* Assignment 1:
In the yard-band text, what material are the heavy bands around the yard made of?
* Assignment 2:
From the yard-band text, write out the part that opens with the words "What we're talking" and closes with "slicing them off.".

* Source extract:
══════════════════════════════

It's an interesting question.  I just took a look at the George Campbell plans of the ship; he doesn't show eyebolts in those positions. 

What we're talking about is a set of heavy bands, made of sheet iron, that wrap around the yard and serve as the mounting apparatus for the truss or (depending on which yard we're talking about) parral mechanism that holds the yard to the mast.  Such bands frequently did have eyebolts welded to them (or screwed into the yard itself, if it was wood, through holes in the bands).  But Mr. Campbell's plans - which I think we can trust - don't show them.  (Neither do the relevant drawings in his book, China Tea Clippers.) I don't know what led the Revell designers to put them there, but they're pretty clearly in error.  I'd recommend slicing them off.

══════════════════════════════

* Data for review:

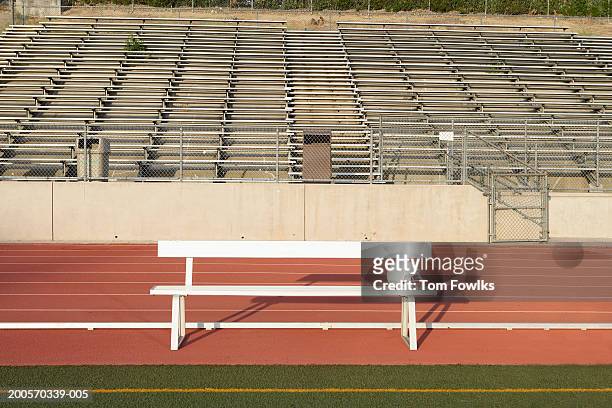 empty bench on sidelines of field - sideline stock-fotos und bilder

══════════════════════════════

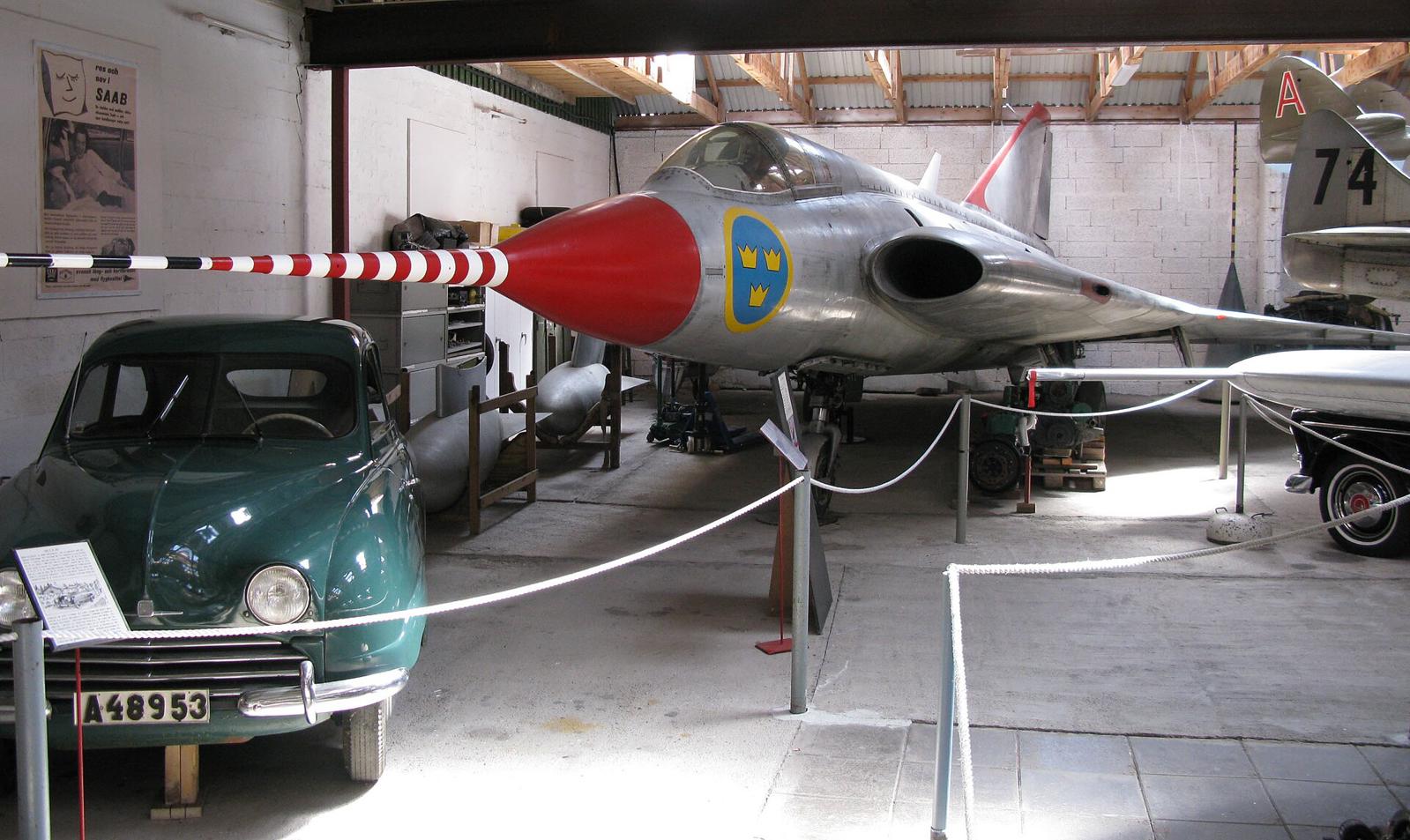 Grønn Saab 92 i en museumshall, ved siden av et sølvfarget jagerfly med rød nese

══════════════════════════════

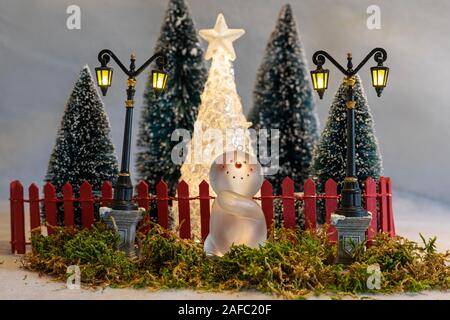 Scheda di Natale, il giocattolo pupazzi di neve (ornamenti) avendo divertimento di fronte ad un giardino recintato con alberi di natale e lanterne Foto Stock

══════════════════════════════

* Your response 1:
Sheet iron.

* Your response 2:
What we're talking about is a set of heavy bands, made of sheet iron, that wrap around the yard and serve as the mounting apparatus for the truss or (depending on which yard we're talking about) parral mechanism that holds the yard to the mast.  Such bands frequently did have eyebolts welded to them (or screwed into the yard itself, if it was wood, through holes in the bands).  But Mr. Campbell's plans - which I think we can trust - don't show them.  (Neither do the relevant drawings in his book, China Tea Clippers.) I don't know what led the Revell designers to put them there, but they're pretty clearly in error.  I'd recommend slicing them off.